Заслуга первого практического осуществления центральной перспективы
принадлежит архитектору Филиппе Брунеллески. Уже античные геометры, например
Эвклид, основывали оптику на предположении, что глаз зрителя соединяется с
наблюдаемым предметом оптическими лучами. Открытие Брунеллески заключалось в
том, что он пересек эту оптическую пирамиду плоскостью изображения и получил
на плоскости точную проекцию предмета. Чтобы убедить флорентийцев в значении
своего изобретения, Брунеллески устроил оригинальную демонстрацию своей
перспективной теории. Использовав двери Флорентийского собора как
естественную раму, Брунеллески поставил перед ними проекцию баптистерия
(здания крещальни, расположенного перед собором), и эта проекция с известной
точки зрения совпадала с силуэтом изображенного здания. Флорентийское
общество с восторгом встретило изобретение Брунеллески, для молодого
поколения художников во главе с Донателло и Мазаччо точка схода, теория
теней и прочие элементы перспективы сделались отныне самой жгучей, самой
актуальной проблемой. Первое же систематическое изложение этой проблемы мы
находим у Л.Б. Альберти в "Трактате о живописи". Параллельно на севере
Европы идет интуитивная разработка проблемы перспективы -- в изображении
интерьера, динамического и ассиметричного, у Конрада Вица, гармоничного -- у
Яна ван Эйка.
########################################
Задание 1 —
Ответьте по отрывку о перспективе:
(a) Какой античный геометр назван в числе тех, кто основывал оптику на предположении об оптических лучах?
(b) Что Брунеллески использовал как естественную раму для своей демонстрации?
(c) В каком сочинении Альберти дано первое систематическое изложение проблемы перспективы?
Задание 2 — Допишите продолжение отрывка о перспективе, начиная сразу после его последнего предложения.

Фрагменты записей —
########################################
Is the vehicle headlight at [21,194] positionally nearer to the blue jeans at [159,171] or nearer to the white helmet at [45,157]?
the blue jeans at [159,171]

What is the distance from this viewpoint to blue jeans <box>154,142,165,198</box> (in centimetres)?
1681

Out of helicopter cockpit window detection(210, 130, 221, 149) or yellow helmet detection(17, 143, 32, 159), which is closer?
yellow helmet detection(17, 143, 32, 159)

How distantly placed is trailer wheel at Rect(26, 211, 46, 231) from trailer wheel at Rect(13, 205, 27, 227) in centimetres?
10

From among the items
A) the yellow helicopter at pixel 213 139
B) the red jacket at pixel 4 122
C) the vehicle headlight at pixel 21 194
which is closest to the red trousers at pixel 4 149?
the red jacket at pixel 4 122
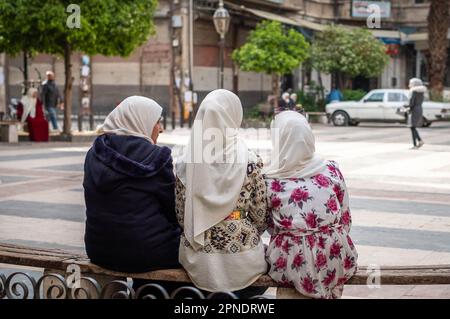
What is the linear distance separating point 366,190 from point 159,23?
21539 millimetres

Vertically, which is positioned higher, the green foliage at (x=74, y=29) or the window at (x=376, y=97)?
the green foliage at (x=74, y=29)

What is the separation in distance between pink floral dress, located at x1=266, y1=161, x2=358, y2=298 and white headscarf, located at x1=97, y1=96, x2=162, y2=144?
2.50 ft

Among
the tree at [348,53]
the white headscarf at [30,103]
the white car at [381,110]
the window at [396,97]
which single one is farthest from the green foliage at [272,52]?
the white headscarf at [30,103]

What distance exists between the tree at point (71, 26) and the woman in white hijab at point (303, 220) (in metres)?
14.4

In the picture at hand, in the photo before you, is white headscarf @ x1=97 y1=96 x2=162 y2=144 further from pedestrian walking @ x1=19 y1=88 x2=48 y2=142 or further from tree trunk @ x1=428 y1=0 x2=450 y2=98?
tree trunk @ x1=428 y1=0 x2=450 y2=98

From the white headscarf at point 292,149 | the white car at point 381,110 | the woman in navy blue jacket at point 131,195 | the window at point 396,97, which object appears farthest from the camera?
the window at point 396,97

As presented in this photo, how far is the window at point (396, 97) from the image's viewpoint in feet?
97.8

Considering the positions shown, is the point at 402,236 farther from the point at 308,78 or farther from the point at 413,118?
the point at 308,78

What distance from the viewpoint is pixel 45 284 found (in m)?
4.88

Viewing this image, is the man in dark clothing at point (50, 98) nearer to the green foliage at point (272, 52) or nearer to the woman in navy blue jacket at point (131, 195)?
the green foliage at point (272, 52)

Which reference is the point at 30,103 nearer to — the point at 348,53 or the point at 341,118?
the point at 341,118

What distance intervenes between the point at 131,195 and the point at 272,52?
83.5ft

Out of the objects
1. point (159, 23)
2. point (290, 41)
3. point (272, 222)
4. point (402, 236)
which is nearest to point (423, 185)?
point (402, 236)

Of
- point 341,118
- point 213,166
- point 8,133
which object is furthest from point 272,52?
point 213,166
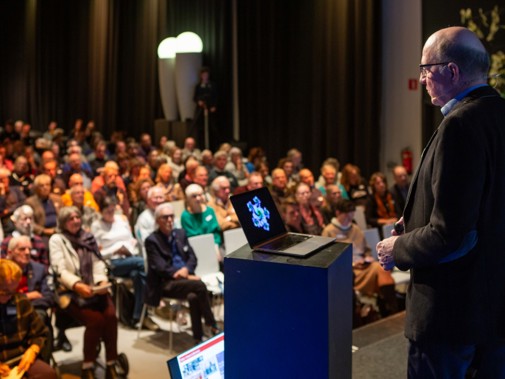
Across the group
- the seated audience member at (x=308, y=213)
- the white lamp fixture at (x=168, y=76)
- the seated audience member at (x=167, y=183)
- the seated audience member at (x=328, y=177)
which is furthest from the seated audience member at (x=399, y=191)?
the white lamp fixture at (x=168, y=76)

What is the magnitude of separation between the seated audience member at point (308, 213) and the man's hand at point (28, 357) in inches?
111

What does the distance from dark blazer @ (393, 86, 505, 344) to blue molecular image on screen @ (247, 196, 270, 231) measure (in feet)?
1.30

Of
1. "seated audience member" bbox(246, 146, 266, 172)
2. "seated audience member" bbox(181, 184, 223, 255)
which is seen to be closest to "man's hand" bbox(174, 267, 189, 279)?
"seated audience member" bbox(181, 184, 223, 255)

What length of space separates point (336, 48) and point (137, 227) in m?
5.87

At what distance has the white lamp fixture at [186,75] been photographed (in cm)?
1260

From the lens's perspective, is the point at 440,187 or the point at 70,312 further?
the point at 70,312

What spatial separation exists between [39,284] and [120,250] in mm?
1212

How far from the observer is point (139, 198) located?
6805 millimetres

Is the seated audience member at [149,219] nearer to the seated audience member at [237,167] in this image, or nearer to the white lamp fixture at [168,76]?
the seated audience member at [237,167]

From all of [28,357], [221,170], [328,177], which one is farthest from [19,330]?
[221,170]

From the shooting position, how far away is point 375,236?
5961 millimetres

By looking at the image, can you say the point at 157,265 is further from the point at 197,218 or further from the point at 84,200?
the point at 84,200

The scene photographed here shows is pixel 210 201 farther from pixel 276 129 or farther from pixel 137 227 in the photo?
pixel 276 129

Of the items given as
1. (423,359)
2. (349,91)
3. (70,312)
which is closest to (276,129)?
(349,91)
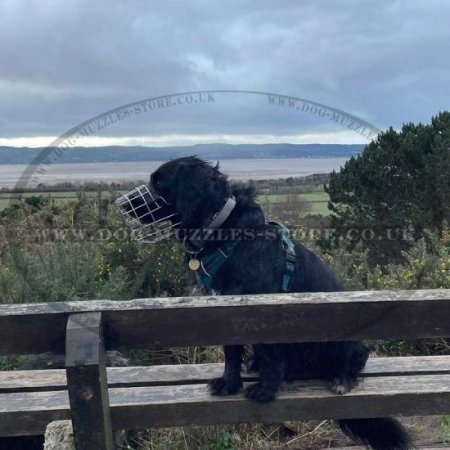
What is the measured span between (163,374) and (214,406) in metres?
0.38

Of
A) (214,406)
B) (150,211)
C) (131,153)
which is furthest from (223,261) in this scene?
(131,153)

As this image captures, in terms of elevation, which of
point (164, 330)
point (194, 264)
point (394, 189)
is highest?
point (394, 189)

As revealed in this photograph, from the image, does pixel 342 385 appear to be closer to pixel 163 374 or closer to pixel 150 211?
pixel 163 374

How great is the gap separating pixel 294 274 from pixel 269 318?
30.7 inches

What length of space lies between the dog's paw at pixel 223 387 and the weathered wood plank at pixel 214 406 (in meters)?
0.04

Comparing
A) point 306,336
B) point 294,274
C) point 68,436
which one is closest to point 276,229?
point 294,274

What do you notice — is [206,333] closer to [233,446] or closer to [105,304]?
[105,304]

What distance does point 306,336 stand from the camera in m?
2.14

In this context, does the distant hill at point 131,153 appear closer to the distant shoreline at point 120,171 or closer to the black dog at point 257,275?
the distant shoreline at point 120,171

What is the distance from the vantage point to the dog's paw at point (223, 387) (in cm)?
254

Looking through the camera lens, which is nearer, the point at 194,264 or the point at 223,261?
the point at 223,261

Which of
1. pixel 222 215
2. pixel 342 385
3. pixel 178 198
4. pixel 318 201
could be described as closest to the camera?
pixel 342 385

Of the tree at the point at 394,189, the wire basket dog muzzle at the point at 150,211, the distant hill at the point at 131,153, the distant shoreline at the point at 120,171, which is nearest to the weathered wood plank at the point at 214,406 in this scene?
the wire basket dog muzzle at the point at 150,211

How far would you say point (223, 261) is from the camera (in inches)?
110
########################################
Ответ к заданию 1 —
(a) Эвклид.
(b) Двери Флорентийского собора.
(c) В «Трактате о живописи».

Ответ к заданию 2 —
Наряду с линейной перспективой живописцы итальянского Ренессанса
последовательно стремились овладеть еще тремя видами перспективного
изображения пространства, совершая здесь новые открытия. Сюда относится,
прежде всего, так называемая световая перспектива. Близкие предметы мы видим
яснее и отчетливее, чем далекие. Живописцы Ренессанса использовали это
наблюдение для создания иллюзии глубины, постепенно ослабляя моделировку
более удаленных предметов и смягчая силу освещения от переднего плана в
глубину. Кроме того, иллюзия глубины пространства может быть подчеркнута
соотношением тонов ("тональная перспектива"). Поскольку некоторые краски
(красная, желтая) имеют тенденцию выступать вперед, а другие (синяя,
коричневая) как бы уходить в глубину, подбором и сочетанием этих
"позитивных" или "негативных" тонов живописец может усиливать впечатление
глубины или, наоборот, ему противодействовать. Наконец, живописцы позднего
Ренессанса открыли еще один способ овладеть глубиной пространства -- так
называемую воздушную перспективу. Это название, впрочем, не совсем точно,
так как у воздуха нет цвета, его нельзя изобразить. Глаз воспринимает только
пылинки в воздухе; чем дальше от нас предметы, то есть чем гуще слой
пылинок, тем голубее кажется воздух и окутанные им предметы. Основываясь на
этом наблюдении, живописцы, начиная с Ренессанса, выработали особое деление
пространства на три плана при изображении пейзажа. Передний план обычно
писали в буроватых тонах, средний -- в зеленых, а дальний план -- в голубых.
Это тональное деление пространства на три плана (особенно последовательно у
Рубенса) упорно продолжалось в европейской живописи до конца XVIII века,
когда под влиянием акварели живописцы стали стремиться к более легким,
текучим, неуловимым переходам пространства, к уничтожению коричневого тона.
Но, в сущности говоря, только импрессионистам удалось окончательно
освободиться от векового гипноза трех планов.
Не следует, однако, думать, что конструкция пространства в картине
преследует только оптические цели, служит только для создания иллюзии
глубины. Эффекты перспективы могут оказывать гораздо более глубокое
эстетическое воздействие, могут создавать известный ритм, усиливать
действие, драматизировать его, пробуждать определенные эмоции и настроения.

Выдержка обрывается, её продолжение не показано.